L’analyse  porte sur les discussions et débats qui se sont déroulés durant deux semaines du lundi 20 février au lundi 5 mars 2007. Elle s’appuie sur 5 blogs regroupant au total 250 électeurs ayant en commun d’être indécis (58% de la population le 16 février chez Louis Harris), appartenant aux classes moyennes inférieures (de 1800 à 3800 euros de revenu net mensuel pas foyer), pour 50% sympathisants de gauche et 50% sympathisants de droite. Au-delà de ces caractéristiques communes, ces cinq blogs regroupaient :

- Des salariés du privé pour le premier blog

- Des salariés du secteur public pour le deuxième

- Des électeurs de moins de 25 ans pour le troisième

- Des retraités pour le quatrième

- Des femmes pour le cinquième.

Des électeurs qui ont été recrutés pour l’importance que tous les politologues et les états-majors s’accordent à leur reconnaître à la fois dans la sociologie de la France d’aujourd’hui et en termes de poids politique. Des électeurs reconnus comme décisifs pour le résultat final ; et encore relativement peu fixés sur leur choix, à la différence par exemple des classes supérieures.
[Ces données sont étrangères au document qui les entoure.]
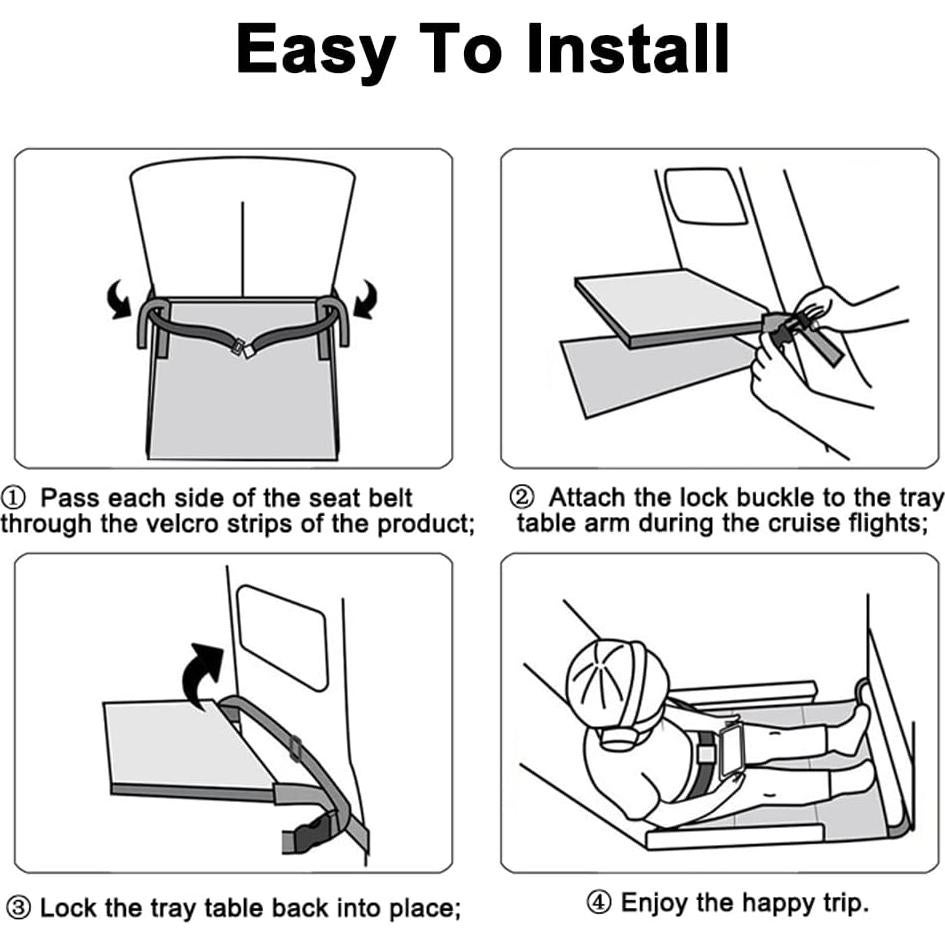 Easy To Install

① Pass each side of the seat belt through the velcro strips of the product;

② Attach the lock buckle to the tray table arm during the cruise flights;

③ Lock the tray table back into place;

④ Enjoy the happy trip.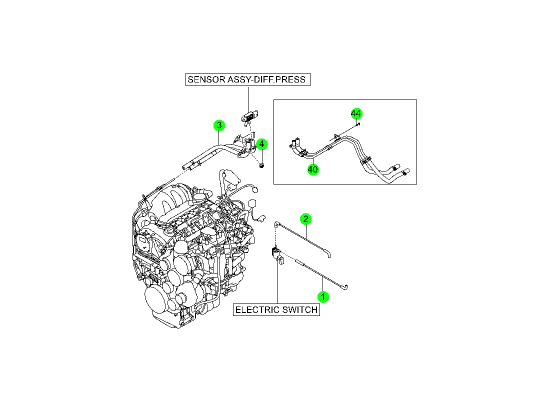 SENSOR ASSY-DIFF.PRESS

3

4

44

40

2

1

ELECTRIC SWITCH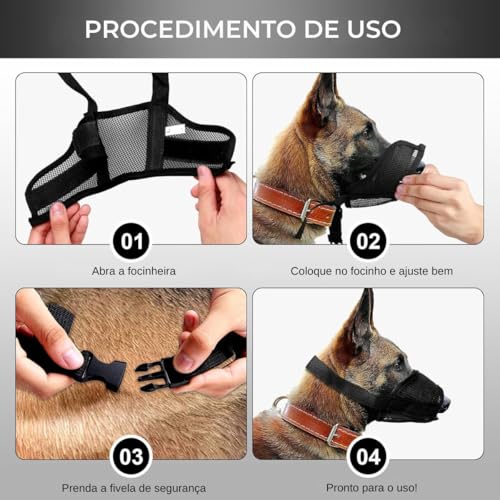 PROCEDIMENTO DE USO

01

Abra a focinheira

02

Coloque no focinho e ajuste bem

03

Prenda a fivela de segurança

04

Pronto para o uso!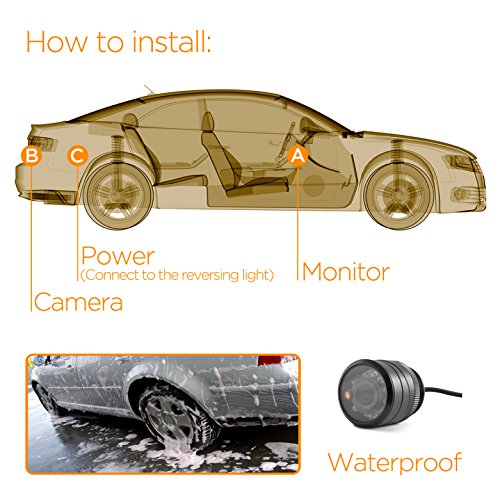 How to install:

B

C

A

Power
(Connect to the reversing light)

Monitor

Camera

Waterproof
Ces électeurs-blogueurs ont été recrutés pour réagir sur deux thèmes de réflexion : d’abord, « Vos avis sur les candidats », puis «  Vos principales préoccupations et les réponses que les candidats y apportent ». Le démarrage des blogs est intervenu le soir de la prestation de Ségolène Royal sur TF1, le blog se poursuivant par la suite après celle de François Bayrou dans la même émission, J’ai une question à vous poser. Ces deux prestations médiatiques ont donc largement alimenté les discussions qui ont eu lieu pendant ces deux semaines, nous permettant d’interroger les blogueurs « on the spot » de façon spécifique, dés le soir ou le lendemain de l’émission de Ségolène Royal et de François Bayrou.

Ces discussions entre les participants ont été très animées ; les contributions riches et bien structurées ; les avis tranchés et non dénués d’esprit ; le ton libre et spontané ; la discussion entre les blogueurs quelquefois vive ou empreinte d’émotion.